Students appear willing to pay increases of up to 113%, with university offers for society and culture degrees up 25% in Queensland among year 12 school leavers. Offers for the creative arts are also up 11.3%, according to early data from the Queensland tertiary admissions centre.

In contrast, offers for information technology, which had its student degree cost slashed from $9,698 to $7,700, are up only 18.8%, and engineering, with the same discount, is up 15%.

In New South Wales, preferences for society and culture rose 5.7%, and nearly 2,000 more students applied than at the same time last year.

Despite student fees more than doubling from $6,804 a year to $14,500, 40.6% of NSW prospective students chose it as their first preference, by far the largest cohort, although the figure is down slightly on 41.3% in 2020.

However, in Victoria the number of applications (at any preference) to study arts and the humanities fell 7.3%, to 15,494 – even as total undergraduate applications rose 1.5%. Arts and humanities still made up 23% of all applications.

Commerce and law, whose fees also rose, had a drop in Victoria. Commerce applications dropped 3.4% and law applications 3.6%.

Final enrolment numbers will not be known until after the census at the end of March. Until then, students can drop out or change courses without being charged.

Higher education expert Andrew Norton, from the Australian National University, said it appeared the government’s changes to student contributions were not having a “dramatic” effect on students’ choices.

“[Applications] are up overall, including in some states’ arts degree fields that have more than doubled in price,” he said.

In June last year, the architect of the Hecs scheme, Bruce Chapman, predicted the fee rises would not move students into the areas the government wanted to prioritise.

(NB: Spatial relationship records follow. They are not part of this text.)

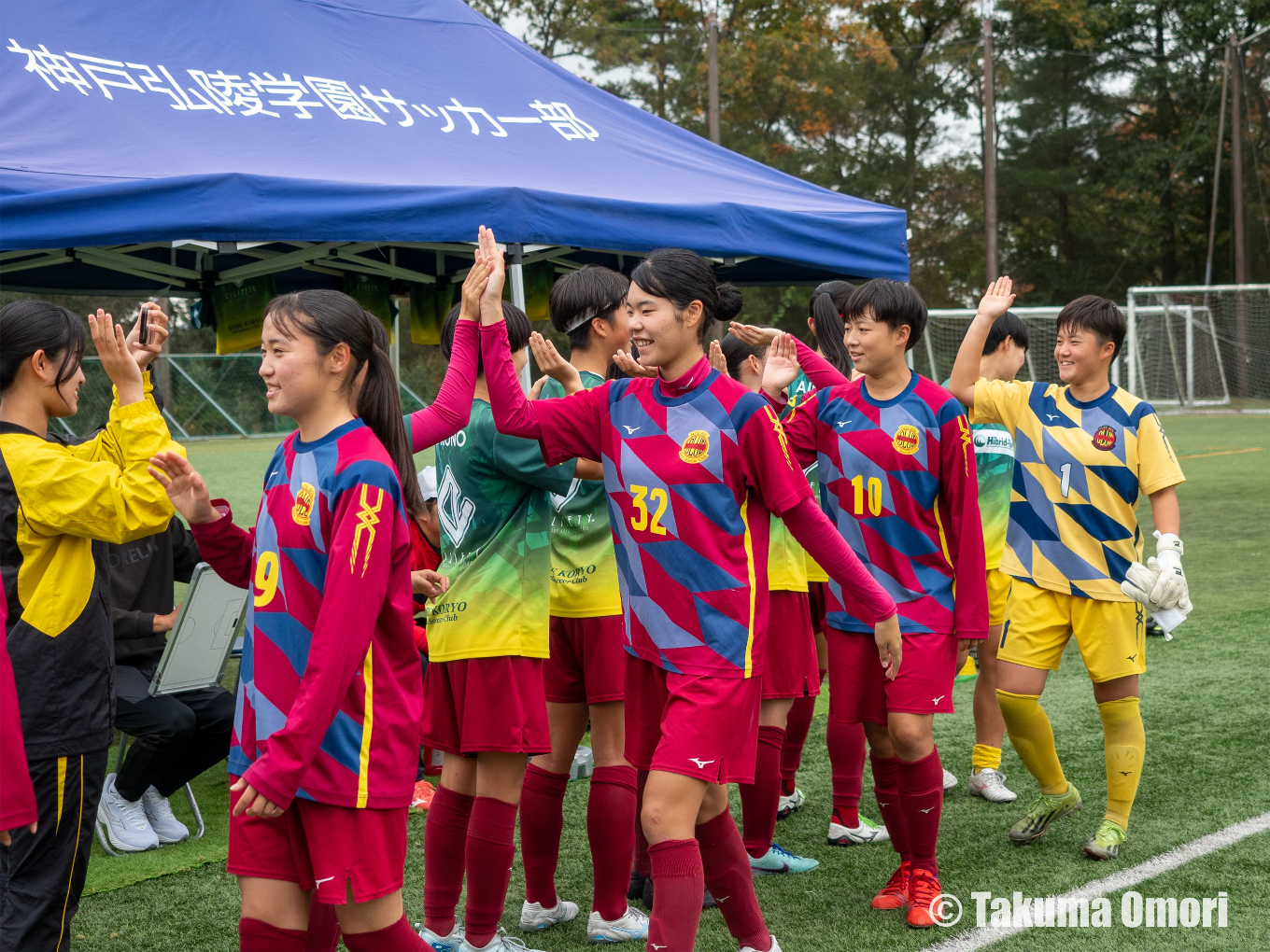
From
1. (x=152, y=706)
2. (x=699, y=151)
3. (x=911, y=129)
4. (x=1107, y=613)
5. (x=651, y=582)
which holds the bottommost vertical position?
(x=152, y=706)

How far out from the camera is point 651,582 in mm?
2992

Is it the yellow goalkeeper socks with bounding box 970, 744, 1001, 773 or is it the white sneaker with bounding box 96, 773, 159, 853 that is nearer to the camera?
the white sneaker with bounding box 96, 773, 159, 853

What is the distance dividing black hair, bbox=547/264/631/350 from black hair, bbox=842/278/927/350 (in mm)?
742

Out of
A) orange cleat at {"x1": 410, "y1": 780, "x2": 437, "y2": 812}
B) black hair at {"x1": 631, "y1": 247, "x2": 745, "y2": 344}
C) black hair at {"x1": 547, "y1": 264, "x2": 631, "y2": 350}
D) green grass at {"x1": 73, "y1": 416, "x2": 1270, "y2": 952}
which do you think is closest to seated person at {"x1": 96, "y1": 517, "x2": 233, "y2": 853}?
green grass at {"x1": 73, "y1": 416, "x2": 1270, "y2": 952}

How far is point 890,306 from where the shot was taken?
3.79m

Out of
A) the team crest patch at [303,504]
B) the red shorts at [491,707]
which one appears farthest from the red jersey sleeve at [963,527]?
the team crest patch at [303,504]

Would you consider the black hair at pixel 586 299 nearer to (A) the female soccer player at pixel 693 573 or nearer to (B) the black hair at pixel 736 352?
(A) the female soccer player at pixel 693 573

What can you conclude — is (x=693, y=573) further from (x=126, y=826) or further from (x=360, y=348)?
(x=126, y=826)

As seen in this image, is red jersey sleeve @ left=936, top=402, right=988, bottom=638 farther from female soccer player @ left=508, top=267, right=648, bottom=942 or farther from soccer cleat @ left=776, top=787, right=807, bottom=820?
soccer cleat @ left=776, top=787, right=807, bottom=820

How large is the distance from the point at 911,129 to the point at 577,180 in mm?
32934

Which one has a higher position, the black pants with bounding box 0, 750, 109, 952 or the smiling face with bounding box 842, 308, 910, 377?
the smiling face with bounding box 842, 308, 910, 377

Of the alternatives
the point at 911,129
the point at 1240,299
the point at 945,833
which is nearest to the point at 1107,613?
the point at 945,833

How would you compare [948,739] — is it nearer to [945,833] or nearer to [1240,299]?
[945,833]

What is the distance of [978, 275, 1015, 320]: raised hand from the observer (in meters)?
4.02
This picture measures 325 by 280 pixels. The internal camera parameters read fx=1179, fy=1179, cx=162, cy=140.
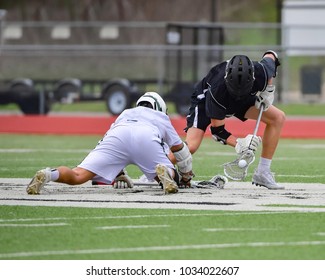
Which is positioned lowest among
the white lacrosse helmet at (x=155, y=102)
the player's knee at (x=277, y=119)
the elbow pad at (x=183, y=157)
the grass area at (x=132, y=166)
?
the grass area at (x=132, y=166)

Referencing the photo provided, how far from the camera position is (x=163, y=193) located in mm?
12984

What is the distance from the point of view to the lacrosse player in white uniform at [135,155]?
12.7 meters

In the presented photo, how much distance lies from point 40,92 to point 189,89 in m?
3.71

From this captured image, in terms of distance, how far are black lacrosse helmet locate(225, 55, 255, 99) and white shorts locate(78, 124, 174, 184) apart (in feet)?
3.33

Norton said the dip in applications in Victoria was among any preferences, not just first preferences, which made its data different from NSW.

“In Victoria the number of arts applications at any preference level is down – $14,500 a year might be too much to pay for a second or lower preference course,” he said.

“But we have to wait for enrolment data to see the true effects of changed student contributions.”

Under last year’s changes, fees were reduced for agriculture and maths by 62%, teaching, nursing, English and languages by 46%, and science, health, architecture, IT and engineering by 20%.

The cost of humanities rose 113%, and law and commerce 28%.

The then-education minister, Dan Tehan, said the changes would “incentivise students to make more job-relevant choices … by reducing the student contribution in areas of expected employment growth and demand”.

“It’s common sense,” he said in a speech to the press club. “If Australia needs more educators, more health professionals and more engineers then we should incentivise students to pursue those careers.”

In NSW, overall applications rose 7.5%, meaning the percentage of humanities applications out of the total dropped slightly from 41.3% to 40.6%.

Applications for health degrees rose 13.5% and architecture rose by 10%.

Information technology rose 5.7%, and natural and physical sciences rose 4.3% – both slightly less than society and culture.

Applications for creative arts and management and commerce, which both had degree costs raised, were the only areas to drop – by 1.2% and 2.1% respectively.

In Queensland, offers for education rose 35.2%, natural and physical sciences rose 30%, architecture rose 18.8% and agriculture rose 8.8%.